Malala makes first trip to Pakistan since Taliban attack
Nobel Peace Laureate Malala Yousafzai Returned To Pakistan On Thursday, Officials Said, In Her First Visit To Her Native Country Since She Was Shot In The Head By A Taliban Gunman For Advocating Education For Girls In 2012.
Nobel peace laureate Malala Yousafzai returned to Pakistan on Thursday, officials said, in her first visit to her native country since she was shot in the head by a Taliban gunman for advocating education for girls in 2012.
Precise details of her itinerary have been "kept secret in view of the sensitivity surrounding the visit," a government official said of the trip, which is expected to last four days and include a meeting with Prime Minister Shahid Khaqan Abbasi.
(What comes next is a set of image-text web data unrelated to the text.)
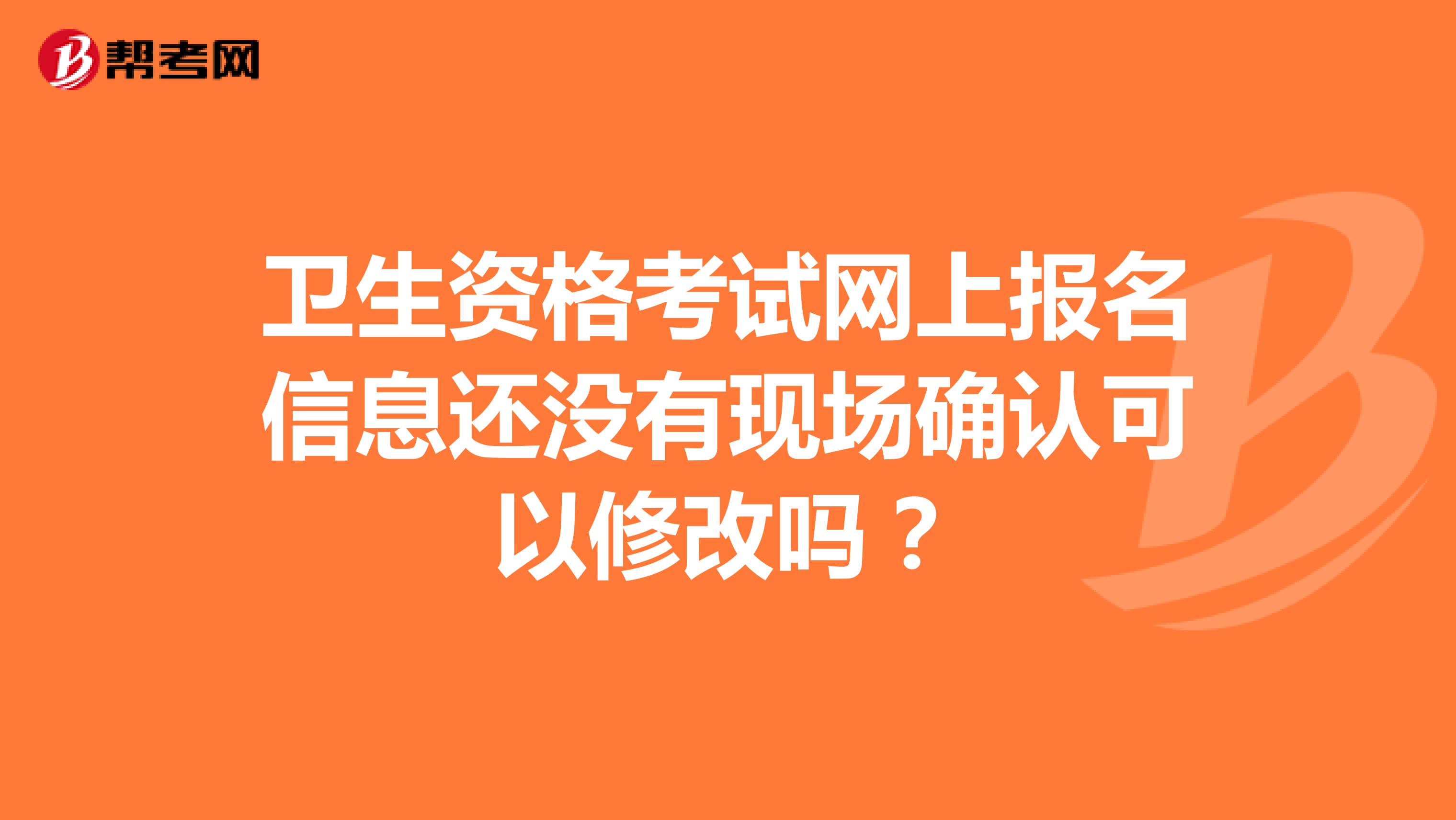 卫生资格考试网上报名信息还没有现场确认可以修改吗?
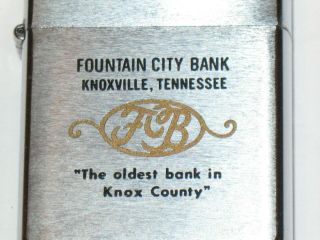 1974 ZIPPO LIGHTER FOUNTAIN CITY BANK KNOXVILLE TN,  OLDEST BANK IN KNOX COUNTY 3
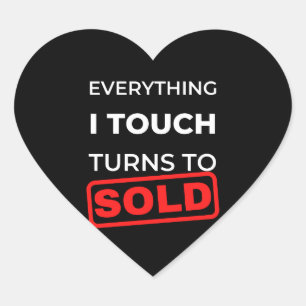 Pegatina En Forma De Corazón Everything I Touch Turns To Sold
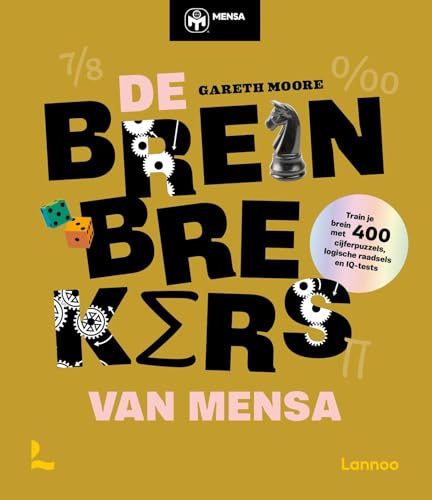 De Breinbrekers van Mensa: Train je brein met 400 cijferpuzzels, logische raadsels en IQ-tests De Breinbrekers van Mensa: Train je brein met 400 cijferpuzzels, logische raadsels en IQ-tests von Lannoo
Accompanied by her parents, the 20-year-old Yousafzai was escorted through Islamabad's Benazir Bhutto International Airport under tight security, according to still photographs broadcast on local television.
Malala has become a global symbol for human rights and a vocal campaigner for girls' education since a gunman boarded her school bus in the Swat valley on October 9, 2012, asked "Who is Malala?" and shot her.
She was treated for her injuries in the British city of Birmingham, where she completed her schooling.
Winner of the Nobel Peace Prize in 2014, she has continued her campaigning while pursuing her studies at Oxford University.